--- START OF INFORMATION SHOWN ---

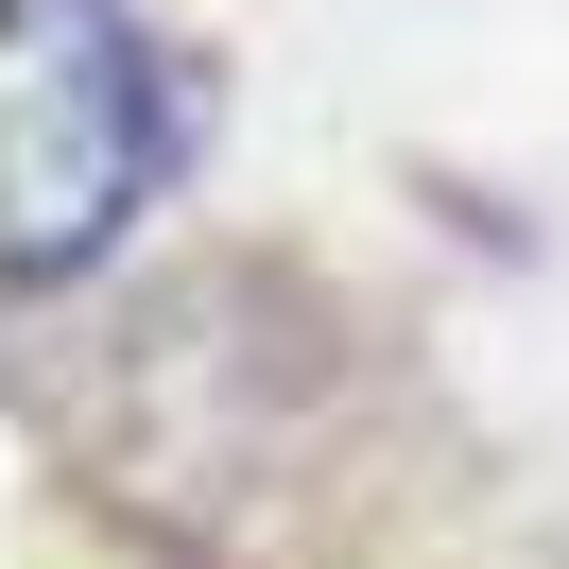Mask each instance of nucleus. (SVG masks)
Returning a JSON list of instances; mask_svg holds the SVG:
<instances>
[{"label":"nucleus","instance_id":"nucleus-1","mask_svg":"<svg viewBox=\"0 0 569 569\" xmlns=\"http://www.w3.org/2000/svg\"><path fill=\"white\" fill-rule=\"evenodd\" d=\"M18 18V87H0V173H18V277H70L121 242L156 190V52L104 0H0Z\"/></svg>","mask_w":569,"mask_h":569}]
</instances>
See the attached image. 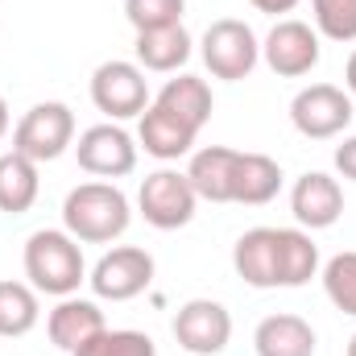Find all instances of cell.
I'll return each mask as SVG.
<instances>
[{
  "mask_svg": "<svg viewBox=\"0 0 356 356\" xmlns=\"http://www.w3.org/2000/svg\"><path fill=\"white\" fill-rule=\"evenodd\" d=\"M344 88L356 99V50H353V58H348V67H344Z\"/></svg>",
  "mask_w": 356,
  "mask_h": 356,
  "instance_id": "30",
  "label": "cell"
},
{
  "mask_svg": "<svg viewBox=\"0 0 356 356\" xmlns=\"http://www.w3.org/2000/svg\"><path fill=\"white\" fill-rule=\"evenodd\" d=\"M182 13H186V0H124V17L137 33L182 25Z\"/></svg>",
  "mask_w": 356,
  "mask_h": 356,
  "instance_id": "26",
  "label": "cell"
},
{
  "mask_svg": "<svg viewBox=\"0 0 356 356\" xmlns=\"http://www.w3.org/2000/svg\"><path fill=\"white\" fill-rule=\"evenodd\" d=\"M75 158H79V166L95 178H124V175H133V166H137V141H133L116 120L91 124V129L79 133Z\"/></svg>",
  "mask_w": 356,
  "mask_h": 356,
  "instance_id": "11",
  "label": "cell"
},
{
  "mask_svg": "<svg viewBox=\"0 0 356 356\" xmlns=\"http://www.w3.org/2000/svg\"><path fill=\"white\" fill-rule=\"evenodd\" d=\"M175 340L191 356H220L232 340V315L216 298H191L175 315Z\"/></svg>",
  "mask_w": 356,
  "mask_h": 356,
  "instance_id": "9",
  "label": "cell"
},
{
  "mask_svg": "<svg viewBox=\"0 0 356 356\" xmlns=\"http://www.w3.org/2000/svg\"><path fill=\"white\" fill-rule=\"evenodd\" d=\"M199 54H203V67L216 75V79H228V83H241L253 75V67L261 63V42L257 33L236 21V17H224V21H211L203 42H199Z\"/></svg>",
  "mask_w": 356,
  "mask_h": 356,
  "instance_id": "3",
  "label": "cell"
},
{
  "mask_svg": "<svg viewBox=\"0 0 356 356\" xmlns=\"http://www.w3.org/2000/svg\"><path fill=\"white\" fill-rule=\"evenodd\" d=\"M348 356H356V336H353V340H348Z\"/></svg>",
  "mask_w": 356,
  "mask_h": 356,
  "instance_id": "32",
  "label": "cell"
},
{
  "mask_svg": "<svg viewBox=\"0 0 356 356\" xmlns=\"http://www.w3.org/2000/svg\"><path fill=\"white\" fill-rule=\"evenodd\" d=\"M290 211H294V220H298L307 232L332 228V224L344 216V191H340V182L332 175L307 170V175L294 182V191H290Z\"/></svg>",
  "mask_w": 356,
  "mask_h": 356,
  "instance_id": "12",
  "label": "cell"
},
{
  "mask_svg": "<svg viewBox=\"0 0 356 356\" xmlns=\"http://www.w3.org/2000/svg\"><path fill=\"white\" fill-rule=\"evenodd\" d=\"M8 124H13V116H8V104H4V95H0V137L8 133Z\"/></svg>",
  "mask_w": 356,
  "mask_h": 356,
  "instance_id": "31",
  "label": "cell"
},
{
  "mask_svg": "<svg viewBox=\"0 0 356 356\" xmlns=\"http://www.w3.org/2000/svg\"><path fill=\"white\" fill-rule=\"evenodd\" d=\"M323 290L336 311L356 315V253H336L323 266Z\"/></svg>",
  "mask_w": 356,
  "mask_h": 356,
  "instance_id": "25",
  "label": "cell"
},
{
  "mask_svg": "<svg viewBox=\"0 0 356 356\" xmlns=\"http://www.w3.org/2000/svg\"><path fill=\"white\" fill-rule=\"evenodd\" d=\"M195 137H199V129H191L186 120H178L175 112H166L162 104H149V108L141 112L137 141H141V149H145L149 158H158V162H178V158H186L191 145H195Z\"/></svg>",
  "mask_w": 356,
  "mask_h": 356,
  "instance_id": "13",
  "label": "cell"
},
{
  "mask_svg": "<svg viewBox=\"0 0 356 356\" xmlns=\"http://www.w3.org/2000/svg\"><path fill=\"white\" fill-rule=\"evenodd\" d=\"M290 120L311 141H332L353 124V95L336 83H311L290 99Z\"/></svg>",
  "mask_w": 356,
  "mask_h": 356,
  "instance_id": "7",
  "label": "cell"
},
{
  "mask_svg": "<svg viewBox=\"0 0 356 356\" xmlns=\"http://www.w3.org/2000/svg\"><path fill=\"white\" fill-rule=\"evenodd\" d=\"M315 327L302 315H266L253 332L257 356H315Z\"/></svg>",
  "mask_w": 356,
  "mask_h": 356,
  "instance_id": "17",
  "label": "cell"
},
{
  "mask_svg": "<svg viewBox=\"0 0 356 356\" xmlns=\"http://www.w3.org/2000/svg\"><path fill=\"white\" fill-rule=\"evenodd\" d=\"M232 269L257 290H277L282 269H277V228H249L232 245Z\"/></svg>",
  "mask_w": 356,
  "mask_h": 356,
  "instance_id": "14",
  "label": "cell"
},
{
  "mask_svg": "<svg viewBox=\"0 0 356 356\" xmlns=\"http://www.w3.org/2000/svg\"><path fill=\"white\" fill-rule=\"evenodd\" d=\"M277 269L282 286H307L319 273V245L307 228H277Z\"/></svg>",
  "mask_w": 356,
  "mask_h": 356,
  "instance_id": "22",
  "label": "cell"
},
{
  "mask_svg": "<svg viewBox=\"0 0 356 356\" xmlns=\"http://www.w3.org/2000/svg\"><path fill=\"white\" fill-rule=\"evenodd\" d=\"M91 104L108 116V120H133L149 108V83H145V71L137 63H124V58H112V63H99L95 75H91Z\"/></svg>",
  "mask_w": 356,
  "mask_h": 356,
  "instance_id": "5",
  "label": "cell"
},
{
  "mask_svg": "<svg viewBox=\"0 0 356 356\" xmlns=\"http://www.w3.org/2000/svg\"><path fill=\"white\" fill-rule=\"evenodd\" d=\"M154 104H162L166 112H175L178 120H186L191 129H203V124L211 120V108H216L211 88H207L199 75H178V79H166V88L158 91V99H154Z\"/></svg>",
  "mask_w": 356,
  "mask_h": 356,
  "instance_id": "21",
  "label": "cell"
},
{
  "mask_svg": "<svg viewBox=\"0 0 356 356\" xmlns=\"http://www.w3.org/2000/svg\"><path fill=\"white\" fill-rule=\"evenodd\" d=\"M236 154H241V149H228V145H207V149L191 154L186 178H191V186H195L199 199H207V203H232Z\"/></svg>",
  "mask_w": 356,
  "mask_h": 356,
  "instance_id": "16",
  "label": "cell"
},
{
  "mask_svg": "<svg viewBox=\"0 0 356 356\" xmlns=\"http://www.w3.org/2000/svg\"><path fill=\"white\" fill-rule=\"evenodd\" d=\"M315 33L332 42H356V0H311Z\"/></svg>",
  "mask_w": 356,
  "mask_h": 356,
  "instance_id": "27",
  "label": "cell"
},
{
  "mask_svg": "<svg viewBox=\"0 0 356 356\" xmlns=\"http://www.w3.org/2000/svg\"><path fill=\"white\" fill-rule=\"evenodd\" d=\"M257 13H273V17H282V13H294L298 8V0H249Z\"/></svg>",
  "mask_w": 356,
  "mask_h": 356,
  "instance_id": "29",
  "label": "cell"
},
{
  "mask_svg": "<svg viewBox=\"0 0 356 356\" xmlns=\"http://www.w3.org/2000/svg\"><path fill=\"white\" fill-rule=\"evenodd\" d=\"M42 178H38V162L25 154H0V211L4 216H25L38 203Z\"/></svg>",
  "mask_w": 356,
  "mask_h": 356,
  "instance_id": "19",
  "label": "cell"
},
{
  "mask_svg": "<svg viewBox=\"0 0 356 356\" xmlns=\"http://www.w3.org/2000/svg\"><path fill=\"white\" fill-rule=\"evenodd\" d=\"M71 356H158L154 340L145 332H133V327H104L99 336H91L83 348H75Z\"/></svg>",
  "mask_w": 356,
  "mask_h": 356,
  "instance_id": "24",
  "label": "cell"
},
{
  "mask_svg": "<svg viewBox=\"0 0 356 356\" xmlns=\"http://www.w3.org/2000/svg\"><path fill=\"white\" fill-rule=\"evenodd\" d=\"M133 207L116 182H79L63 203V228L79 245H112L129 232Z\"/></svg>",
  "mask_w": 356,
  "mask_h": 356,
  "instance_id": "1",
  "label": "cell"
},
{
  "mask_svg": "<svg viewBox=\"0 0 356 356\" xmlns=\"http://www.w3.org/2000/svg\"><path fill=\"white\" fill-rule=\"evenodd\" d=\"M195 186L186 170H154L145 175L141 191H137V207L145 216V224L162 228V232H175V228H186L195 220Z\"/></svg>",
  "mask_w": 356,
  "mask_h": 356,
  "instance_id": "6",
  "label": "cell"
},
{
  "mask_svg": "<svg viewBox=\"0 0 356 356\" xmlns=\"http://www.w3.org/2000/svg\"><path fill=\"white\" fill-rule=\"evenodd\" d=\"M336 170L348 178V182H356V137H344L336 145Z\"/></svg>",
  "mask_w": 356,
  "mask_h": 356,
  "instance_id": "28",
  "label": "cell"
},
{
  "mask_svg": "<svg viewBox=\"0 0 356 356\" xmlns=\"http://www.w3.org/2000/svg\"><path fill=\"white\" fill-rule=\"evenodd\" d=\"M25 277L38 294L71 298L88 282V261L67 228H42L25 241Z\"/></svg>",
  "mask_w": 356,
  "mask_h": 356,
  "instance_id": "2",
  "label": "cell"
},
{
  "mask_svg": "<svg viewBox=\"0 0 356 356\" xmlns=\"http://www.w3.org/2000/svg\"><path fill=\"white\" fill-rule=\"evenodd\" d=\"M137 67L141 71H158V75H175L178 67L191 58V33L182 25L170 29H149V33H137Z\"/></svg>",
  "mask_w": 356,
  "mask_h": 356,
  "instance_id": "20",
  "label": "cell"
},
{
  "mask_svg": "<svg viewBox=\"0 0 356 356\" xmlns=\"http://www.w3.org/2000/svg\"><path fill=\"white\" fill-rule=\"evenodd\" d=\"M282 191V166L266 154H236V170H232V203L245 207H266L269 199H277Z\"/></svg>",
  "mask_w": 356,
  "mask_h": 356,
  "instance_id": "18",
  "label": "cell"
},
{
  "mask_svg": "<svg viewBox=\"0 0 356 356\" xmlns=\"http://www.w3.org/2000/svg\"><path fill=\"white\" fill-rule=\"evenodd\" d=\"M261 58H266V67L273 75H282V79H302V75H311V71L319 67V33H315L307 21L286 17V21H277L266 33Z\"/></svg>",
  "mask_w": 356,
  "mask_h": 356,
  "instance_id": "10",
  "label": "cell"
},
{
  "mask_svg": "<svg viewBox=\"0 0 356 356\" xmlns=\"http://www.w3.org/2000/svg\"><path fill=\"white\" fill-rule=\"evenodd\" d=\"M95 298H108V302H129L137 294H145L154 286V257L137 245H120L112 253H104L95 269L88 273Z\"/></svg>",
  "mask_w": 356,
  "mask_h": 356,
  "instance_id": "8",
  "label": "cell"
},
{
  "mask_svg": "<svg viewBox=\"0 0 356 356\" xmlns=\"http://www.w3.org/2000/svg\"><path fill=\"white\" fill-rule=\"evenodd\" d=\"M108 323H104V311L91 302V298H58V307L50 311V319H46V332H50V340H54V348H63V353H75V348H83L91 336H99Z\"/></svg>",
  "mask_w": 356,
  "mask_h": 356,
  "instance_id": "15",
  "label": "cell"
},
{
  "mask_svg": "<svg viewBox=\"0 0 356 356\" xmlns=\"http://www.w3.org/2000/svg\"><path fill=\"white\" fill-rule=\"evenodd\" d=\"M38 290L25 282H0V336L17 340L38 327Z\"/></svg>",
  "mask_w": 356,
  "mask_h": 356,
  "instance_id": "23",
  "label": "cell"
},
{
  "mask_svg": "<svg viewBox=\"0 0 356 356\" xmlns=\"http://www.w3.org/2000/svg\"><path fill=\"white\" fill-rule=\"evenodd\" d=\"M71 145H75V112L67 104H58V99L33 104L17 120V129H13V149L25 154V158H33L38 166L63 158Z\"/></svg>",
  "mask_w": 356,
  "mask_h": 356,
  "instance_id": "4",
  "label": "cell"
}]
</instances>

--- END OF INFORMATION SHOWN ---
--- START OF INFORMATION SHOWN ---

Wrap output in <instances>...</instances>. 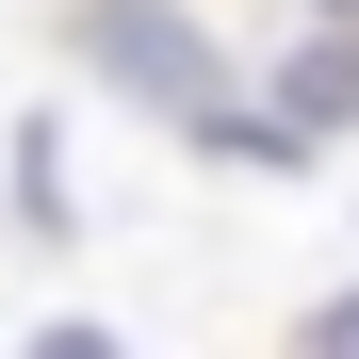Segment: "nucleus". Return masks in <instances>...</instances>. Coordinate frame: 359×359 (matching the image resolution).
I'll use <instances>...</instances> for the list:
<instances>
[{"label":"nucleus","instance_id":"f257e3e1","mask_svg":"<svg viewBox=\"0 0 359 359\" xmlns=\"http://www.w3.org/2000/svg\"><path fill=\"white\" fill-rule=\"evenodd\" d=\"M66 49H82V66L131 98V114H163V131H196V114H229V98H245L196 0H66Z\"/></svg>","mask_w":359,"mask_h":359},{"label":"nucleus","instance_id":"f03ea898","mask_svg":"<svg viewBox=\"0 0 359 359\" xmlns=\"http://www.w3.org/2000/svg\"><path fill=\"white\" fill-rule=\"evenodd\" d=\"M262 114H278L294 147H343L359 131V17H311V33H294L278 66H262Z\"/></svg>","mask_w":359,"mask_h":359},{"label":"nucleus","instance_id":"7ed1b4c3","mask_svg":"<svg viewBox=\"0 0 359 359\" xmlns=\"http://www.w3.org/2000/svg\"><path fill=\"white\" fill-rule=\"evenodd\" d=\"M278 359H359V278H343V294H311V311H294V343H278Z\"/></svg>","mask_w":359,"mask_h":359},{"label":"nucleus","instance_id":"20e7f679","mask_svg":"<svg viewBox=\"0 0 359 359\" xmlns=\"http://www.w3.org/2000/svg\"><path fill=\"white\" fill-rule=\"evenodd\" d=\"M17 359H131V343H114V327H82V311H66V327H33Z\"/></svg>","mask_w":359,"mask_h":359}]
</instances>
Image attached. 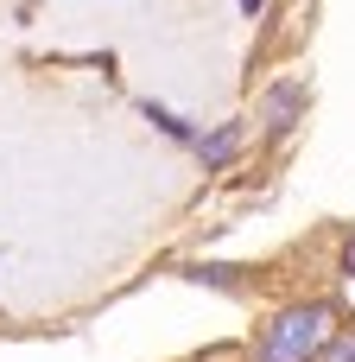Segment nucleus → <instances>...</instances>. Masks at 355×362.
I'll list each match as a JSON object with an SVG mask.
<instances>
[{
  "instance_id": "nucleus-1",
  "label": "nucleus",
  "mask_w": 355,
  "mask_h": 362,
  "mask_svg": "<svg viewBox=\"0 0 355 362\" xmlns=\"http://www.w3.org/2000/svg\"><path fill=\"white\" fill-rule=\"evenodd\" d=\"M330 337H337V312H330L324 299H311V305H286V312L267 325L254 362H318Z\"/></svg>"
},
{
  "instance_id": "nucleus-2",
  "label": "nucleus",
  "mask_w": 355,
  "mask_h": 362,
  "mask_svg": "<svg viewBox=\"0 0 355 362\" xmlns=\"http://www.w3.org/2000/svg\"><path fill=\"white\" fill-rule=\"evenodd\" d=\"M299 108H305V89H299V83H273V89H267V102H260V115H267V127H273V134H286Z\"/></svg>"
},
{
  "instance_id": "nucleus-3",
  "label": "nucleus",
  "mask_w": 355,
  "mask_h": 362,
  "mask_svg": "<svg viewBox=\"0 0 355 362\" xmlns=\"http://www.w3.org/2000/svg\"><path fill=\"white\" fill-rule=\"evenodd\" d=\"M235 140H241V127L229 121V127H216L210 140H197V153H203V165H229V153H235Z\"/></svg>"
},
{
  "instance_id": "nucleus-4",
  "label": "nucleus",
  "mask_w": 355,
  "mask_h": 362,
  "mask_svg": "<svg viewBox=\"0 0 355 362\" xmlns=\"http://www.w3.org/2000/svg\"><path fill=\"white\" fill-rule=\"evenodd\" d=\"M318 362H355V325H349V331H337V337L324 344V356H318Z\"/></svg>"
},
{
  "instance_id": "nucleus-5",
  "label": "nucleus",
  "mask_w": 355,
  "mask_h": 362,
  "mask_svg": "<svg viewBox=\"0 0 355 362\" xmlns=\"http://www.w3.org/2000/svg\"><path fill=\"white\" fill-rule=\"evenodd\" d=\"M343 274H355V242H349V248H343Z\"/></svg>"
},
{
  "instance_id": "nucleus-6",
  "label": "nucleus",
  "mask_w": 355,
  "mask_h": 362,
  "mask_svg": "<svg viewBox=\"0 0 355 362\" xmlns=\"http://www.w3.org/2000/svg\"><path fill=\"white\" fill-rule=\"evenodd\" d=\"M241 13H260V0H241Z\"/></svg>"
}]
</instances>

--- END OF INFORMATION SHOWN ---

**TASK INSTRUCTIONS**
Pick out every line in the records above that contains the string "list" and copy each of those lines in full. Matching is case-sensitive.

**THE RESULT**
Returning a JSON list of instances; mask_svg holds the SVG:
I'll use <instances>...</instances> for the list:
I'll list each match as a JSON object with an SVG mask.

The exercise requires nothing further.